To do:
1. What amount does the judgment say Atlanta Limited was awarded toward costs?
2. Please reproduce the passage of the judgment between "It would be" and "communication  dated  1.10.2009.", inclusive.

Document:
========

Atlanta Limited                                          … Respondent


                               J U D G M E N T


Jagdish Singh Khehar, J.


1.    State of Maharashtra, through its Public Works Department,  awarded  a
contract  dated  12.7.2000  to  the  respondent-Atlanta  Limited  (a  public
limited company) for the construction of the Mumbra byepass.
On  11.5.2005,
a supplementary agreement for  additional  work  was  executed  between  the
parties.  
It would be relevant to mention, that the Mumbra byepass falls  on
National highway no. 4.  The construction envisaged in the contract  awarded
to the respondent-Atlanta Limited was, from kilometer 133/800  to  kilometer
138/200.
The contract under reference  envisaged,  settlement  of  disputes
between the parties,  through  arbitration.  
Atlanta  Limited  raised  some
disputes through a communication  dated  1.10.2009.  
It  also  invoked  the
arbitration clause for resolution  of  the  said  disputes.  
The  State  of
Maharashtra as also Atlanta Limited nominated their respective  arbitrators,
who in turn, appointed the presiding  arbitrator.   
On  the  culmination  of
proceedings  before  the  arbitral  tribunal,  an  award  was  rendered   on
12.5.2012.  Almost all the claims raised by Atlanta  Limited  were  granted.
In sum and substance, Atlanta Limited was awarded a sum of Rs.58,59,31,595/-
 along with the contracted rate of interest (of  20  per  cent  per  annum),
with effect from 1.10.2009.  Atlanta Limited  was  also  awarded  a  sum  of
Rs.41,00,000/- towards costs.  All the counter claims raised  by  the  State
of Maharashtra, before the arbitral tribunal, were simultaneously rejected.

2.    On 7.8.2012, the State of Maharashtra moved Miscellaneous  Application
no. 229 of 2012 and Miscellaneous Application no. 230 of 2012 under  Section
34 of the Arbitration and Conciliation Act, 1996  (hereinafter  referred  to
as the ‘Arbitration Act’) before the District Judge, Thane.  
The  State  of
Maharashtra  through  the  aforesaid   Miscellaneous   Applications   sought
quashing and setting aside of the arbitral award dated 12.5.2012.

========

Excerpted records:
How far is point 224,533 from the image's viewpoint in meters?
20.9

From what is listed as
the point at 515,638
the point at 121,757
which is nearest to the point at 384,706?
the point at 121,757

========

Results for each task:
1. Rs.41,00,000/-

2.
It would be relevant to mention, that the Mumbra byepass falls  on
National highway no. 4.  The construction envisaged in the contract  awarded
to the respondent-Atlanta Limited was, from kilometer 133/800  to  kilometer
138/200.
The contract under reference  envisaged,  settlement  of  disputes
between the parties,  through  arbitration.  
Atlanta  Limited  raised  some
disputes through a communication  dated  1.10.2009.